TASKS FOR THIS EXERCISE:
(a) In the computer-history piece, how much did the writer pay for the new Adam?
(b) Say whether each statement agrees with the computer-history piece, giving yes or no and the deciding words from that piece: (i) Coleco chose to keep promoting its Adam computer. (ii) The Adam came with a 300 baud modem. (iii) The 386 came with GeoWorks.
(c) Continue the computer-history piece after its last sentence.

DOCUMENT SEGMENT:
My Compuhistory

In 1983 I was going through a particularly excruciating breakup, so to divert me from moping and obsessing, a friend called and said that Leisure City (something like Toys 'R Us) was going out of business, and we should go buy something to play with. I went.

When we got there, we found out that Coleco had made a fateful business decision. Seems they had two great products, but a limited marketing budget, so they had to decide which was the one with greater prospects and jettison the other. They chose to bail on their Adam computer, and to continue to promote the Cabbage Patch doll. Yeah, well, some make good business decisions, some don't.

For $200 I got a new Adam, 64k, no hard disk, a daisywheel printer, and a tape drive. Er, that's an audio-type tape drive. Whole thing hooked up to your TV set. It came with a 300 baud modem and a membership to CompuServe. I signed on, found the CB channel, chose the screen name GAPeach, and thought I had died and gone to heaven. I was instantly addicted to chat!

The Adam had many rabid fans, and a nation-wide network of orphanware user groups. I was a regular in the Atlanta group for two years, and had to learn how to crack the case to add Ram and move things around. Made me feel very competent!

Finally I outgrew the Adam, and chose to buy an Amiga. Can I pick 'em or what? The Amiga was far superior to the PC's on the market at the time, and more affordable than the Mac. I kept the Amiga until it was clear that Commodore was never going to market it as it deserved.

So I broke down and bought a 386. It came with a wonderful OS called GeoWorks, which was very Mac-like. GeoWorks was small, elegant, user-friendly, and of course they didn't market it worth a damn. I got Windows, and from the beginning, it was mutual hate at first sight. I bought every book on Windows I could find, read them all, and still could not comprehend how such a piece of crap had taken the computer world by storm. Clearly a victory of marketing over quality.

INFORMATION:
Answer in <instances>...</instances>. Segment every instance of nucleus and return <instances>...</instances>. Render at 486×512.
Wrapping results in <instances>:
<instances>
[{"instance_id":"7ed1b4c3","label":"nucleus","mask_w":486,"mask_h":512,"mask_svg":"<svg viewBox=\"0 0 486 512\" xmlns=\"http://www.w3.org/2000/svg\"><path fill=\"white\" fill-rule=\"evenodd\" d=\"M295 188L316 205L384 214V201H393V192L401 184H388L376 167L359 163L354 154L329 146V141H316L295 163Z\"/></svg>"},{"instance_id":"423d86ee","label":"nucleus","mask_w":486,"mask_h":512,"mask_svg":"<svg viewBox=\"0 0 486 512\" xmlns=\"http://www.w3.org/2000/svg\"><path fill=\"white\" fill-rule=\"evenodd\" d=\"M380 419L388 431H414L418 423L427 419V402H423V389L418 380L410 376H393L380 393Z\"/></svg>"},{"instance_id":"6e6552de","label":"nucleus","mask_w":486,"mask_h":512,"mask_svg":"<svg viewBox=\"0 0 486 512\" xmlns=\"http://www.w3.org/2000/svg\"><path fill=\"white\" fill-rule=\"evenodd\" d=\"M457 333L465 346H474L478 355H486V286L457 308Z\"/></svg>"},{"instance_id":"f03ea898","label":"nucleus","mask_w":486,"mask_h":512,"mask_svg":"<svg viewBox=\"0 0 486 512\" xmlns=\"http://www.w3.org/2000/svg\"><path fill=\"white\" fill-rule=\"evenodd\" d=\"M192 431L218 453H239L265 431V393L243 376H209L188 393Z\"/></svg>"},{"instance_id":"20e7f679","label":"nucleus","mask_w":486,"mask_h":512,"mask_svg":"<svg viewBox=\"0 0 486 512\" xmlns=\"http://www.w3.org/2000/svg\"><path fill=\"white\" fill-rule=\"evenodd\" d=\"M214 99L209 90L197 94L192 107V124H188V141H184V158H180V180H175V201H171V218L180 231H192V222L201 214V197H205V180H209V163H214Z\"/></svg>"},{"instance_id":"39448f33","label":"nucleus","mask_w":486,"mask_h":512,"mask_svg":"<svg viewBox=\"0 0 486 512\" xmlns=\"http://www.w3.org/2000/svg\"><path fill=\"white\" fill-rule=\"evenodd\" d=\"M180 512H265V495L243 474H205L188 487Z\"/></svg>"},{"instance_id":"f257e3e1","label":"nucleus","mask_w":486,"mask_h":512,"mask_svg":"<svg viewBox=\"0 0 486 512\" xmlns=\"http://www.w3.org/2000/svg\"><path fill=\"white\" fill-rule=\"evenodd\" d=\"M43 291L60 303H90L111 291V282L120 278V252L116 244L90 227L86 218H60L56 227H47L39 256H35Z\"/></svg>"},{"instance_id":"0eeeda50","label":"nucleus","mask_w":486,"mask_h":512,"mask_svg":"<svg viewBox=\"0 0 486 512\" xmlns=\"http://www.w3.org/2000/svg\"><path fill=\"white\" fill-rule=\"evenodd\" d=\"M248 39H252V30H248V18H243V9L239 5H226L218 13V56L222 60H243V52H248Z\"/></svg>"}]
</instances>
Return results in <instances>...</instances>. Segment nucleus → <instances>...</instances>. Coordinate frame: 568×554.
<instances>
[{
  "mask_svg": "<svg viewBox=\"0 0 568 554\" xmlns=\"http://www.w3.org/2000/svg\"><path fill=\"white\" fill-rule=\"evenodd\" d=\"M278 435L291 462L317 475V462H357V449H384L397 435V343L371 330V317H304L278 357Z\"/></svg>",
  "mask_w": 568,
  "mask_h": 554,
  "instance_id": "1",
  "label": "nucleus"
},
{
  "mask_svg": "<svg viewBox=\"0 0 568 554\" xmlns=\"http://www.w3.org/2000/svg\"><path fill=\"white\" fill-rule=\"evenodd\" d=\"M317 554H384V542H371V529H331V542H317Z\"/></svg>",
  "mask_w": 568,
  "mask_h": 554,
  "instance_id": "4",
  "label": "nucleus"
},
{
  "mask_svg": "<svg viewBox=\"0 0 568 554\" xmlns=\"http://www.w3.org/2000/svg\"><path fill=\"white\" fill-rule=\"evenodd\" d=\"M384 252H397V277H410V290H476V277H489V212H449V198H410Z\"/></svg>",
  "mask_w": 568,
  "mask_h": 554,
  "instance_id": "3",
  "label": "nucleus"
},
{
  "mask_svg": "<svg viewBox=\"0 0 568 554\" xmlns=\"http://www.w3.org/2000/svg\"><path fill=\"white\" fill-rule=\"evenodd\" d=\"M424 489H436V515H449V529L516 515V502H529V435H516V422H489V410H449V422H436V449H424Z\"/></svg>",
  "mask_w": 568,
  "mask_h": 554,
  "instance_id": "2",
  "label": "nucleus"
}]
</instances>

ANSWERS PER TASK:
(a) $200

(b)
(i) No: "They chose to bail on their Adam computer"
(ii) Yes: "It came with a 300 baud modem and a membership to CompuServe."
(iii) Yes: "It came with a wonderful OS called GeoWorks"

(c)
I struggled with it for years. I used to delete it from my hard disk regularly, saying "There, take THAT, Bill Gates!" Computer friends would come from near and far and try to explain it to me. They would install things like Norton's Desktop to make it "easier." They would re-install Windows, and as soon as they left, I would rip it right back off and go back to GeoWorks and DOSShell. I upgraded to a 486, and I was still miserable.

I despaired, and thought my computing days were over. Then my friend Val gave me her old Mac Portable, and I thought now THIS is what computing is supposed to be! I sold the 486 to a Poor Unfortunate, and now I am living in Mac Nirvana.

So please know when I make platform cracks, it's because I put in my time with my face inside my 486 CPU case, throwing interrupt switches to resolve conflicts between my mouse and my SoundBlaster card and my modem and my printer and.....in general spending the majority of my time dicking with the damn thing to get it to do something simple like let me play a friggin' GAME.

I was even willing to give Bill one last chance, and was a Win 95 Beta tester. That tipped me over the edge, because when I hated it and tried to take it off my hard disk, the predatory monster took the whole damn OS with it, and I had to reformat the hard disk and start all OVER. And when I found out that joining MSN quietly sent all the information about what was on my hard disk directly to Microsoft headquarters, I became convinced that I don't want to do business with a company that invasive.

Life is too short to be using Windows which is, I am convinced, both sentient and evil.

/rant off

Well, you did go look up "curmudgeon," didn't you?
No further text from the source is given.